We will present three recent applications along with the underlying dynamic optimization algorithms:
a) robust open-loop control of an exothermic chemical reactor that shall avoid runaways (including experiments)
b) nonlinear model predictive control (NMPC) of a distillation column (including experiments)
c) periodic optimal control of tethered airfoils for a novel way of large scale wind power generation (so far only computer simulations)

15.30-16.00h: coffee break

16.00-16.45h: "An Online Active Set Strategy for Fast Parametric Quadratic Programming and Application to Predictive Engine Control"
Hans Joachim Ferreau (Univ. Heidelberg)

Nearly all algorithms for model predictive control (MPC) rely on solving convex quadratic programs in real-time. In this talk, we develop a specially tailored online active set strategy for the fast solution of parametric quadratic programs arising in MPC. Our strategy exploits solution information of the previous quadratic program (QP) under the assumption that the set of active constraints does not change much from one QP to the next. Furthermore, we present a modification where the CPU time is limited in order to make it suitable for strict real-time applications. An efficient implementation of the proposed online active set strategy is described and its performance is demonstrated with two challenging test examples. One of these was designed for controlling a real-world Diesel engine with sampling times of a few milliseconds. In these examples, our strategy turns out to be an order of magnitude faster than a standard active set QP solver.

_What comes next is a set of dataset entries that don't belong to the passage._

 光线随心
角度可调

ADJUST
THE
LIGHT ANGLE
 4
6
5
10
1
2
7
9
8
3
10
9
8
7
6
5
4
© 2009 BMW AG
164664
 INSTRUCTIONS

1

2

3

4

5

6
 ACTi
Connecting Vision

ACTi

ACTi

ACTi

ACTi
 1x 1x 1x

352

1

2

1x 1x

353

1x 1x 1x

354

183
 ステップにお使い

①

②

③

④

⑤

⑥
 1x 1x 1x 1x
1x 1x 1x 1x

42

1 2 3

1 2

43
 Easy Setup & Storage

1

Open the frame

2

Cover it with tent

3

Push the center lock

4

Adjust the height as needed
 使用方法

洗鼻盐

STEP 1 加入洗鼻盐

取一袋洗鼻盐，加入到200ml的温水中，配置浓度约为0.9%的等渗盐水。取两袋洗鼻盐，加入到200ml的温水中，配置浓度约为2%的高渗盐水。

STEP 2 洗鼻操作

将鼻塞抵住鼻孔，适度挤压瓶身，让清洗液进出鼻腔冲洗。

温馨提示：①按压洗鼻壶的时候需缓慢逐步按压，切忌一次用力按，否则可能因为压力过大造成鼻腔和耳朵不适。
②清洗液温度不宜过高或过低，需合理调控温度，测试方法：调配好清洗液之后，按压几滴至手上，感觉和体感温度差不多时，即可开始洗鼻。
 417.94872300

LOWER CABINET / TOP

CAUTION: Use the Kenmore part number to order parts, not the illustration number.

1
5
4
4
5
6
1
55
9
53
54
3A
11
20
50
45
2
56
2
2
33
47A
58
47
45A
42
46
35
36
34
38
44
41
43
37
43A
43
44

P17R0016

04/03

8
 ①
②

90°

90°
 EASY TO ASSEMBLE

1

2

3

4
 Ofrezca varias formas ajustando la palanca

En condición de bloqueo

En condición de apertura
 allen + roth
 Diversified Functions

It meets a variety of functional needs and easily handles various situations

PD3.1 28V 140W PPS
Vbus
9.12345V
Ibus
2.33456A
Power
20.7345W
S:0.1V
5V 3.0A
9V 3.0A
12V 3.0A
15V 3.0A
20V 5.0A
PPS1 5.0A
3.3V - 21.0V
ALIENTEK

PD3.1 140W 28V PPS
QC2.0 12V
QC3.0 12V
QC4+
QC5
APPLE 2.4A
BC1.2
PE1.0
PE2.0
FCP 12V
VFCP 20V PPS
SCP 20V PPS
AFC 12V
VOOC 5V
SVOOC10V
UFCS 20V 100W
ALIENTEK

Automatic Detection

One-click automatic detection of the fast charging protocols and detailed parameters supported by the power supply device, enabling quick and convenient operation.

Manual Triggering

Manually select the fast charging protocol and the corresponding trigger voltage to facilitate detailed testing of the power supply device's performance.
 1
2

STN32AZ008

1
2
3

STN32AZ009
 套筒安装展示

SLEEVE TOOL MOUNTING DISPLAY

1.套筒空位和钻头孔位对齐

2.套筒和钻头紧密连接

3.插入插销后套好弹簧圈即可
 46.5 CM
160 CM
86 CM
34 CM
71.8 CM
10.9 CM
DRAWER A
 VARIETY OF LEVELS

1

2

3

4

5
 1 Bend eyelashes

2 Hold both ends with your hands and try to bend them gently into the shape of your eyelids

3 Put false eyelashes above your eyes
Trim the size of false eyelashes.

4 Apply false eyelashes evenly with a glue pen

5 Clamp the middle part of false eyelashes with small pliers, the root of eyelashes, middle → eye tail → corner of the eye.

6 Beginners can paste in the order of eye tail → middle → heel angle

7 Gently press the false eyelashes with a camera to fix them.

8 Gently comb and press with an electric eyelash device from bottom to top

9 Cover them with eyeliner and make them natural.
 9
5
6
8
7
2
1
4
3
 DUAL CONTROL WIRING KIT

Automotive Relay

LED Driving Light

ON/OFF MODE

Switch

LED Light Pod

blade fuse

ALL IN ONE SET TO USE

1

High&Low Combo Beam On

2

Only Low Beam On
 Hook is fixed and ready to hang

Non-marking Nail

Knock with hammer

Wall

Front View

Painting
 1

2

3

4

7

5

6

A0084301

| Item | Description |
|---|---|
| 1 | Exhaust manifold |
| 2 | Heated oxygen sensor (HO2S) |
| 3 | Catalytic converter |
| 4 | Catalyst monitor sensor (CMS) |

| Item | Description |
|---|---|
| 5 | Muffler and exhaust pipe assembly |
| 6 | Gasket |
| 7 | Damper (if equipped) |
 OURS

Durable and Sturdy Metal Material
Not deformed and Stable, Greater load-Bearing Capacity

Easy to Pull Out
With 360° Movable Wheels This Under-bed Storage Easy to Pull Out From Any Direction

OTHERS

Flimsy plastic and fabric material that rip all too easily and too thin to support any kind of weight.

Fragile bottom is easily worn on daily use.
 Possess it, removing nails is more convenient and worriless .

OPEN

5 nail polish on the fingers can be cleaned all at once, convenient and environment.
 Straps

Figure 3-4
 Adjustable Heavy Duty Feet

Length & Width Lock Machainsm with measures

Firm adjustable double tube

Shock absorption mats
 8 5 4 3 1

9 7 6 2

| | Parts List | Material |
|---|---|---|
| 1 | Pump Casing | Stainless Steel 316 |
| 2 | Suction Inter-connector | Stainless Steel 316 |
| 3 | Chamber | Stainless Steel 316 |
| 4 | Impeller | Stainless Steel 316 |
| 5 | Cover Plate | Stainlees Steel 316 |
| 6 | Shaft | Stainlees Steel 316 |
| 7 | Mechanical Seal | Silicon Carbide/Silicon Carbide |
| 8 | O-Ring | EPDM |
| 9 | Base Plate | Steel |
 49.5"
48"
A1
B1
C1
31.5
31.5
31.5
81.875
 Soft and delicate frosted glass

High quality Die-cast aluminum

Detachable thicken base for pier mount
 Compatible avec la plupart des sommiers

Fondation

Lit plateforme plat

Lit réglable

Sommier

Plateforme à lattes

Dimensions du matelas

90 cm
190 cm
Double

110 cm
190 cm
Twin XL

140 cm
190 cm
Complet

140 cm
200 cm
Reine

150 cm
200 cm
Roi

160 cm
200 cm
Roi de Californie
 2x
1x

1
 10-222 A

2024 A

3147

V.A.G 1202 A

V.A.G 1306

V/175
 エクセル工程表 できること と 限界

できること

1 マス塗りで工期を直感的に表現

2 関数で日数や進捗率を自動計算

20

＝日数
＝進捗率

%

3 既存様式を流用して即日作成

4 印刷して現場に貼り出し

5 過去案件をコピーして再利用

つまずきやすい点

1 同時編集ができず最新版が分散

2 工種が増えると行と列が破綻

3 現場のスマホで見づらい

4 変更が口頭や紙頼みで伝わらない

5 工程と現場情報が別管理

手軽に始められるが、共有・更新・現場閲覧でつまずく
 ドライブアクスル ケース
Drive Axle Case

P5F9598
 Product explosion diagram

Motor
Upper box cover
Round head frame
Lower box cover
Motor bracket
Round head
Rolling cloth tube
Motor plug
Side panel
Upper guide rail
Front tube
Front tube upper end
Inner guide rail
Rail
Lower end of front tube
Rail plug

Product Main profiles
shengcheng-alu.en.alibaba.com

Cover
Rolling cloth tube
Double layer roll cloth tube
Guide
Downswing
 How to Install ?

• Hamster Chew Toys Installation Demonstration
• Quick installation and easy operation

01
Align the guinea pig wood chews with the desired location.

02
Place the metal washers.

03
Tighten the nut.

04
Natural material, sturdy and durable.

16.45-17.30h: "Optimization of industrial robot trajectories subject to real physical limitations"
Matthieu Guilbert (INRIA, Grenoble)

The optimization of robot trajectories usually considers bounds on motor accelerations, velocities or torques, but that does not really reflect the real physical limitations of a robot. We will therefore focus here on the optimization of robot trajectories subject to real physical limitations such as temperature limitations. We also want to point out that industrial robots are often integrated in robotic cells which are usually difficult or even impossible to model. We propose therefore to decompose the optimization into two levels: the first algorithm is based on models and a discretization of the velocity profile, and the second one is based on velocity and torque measures on the robot and on derivative free algorithm. The proposed algorithm gives good numerical and experimental results on complex real world robotic applications.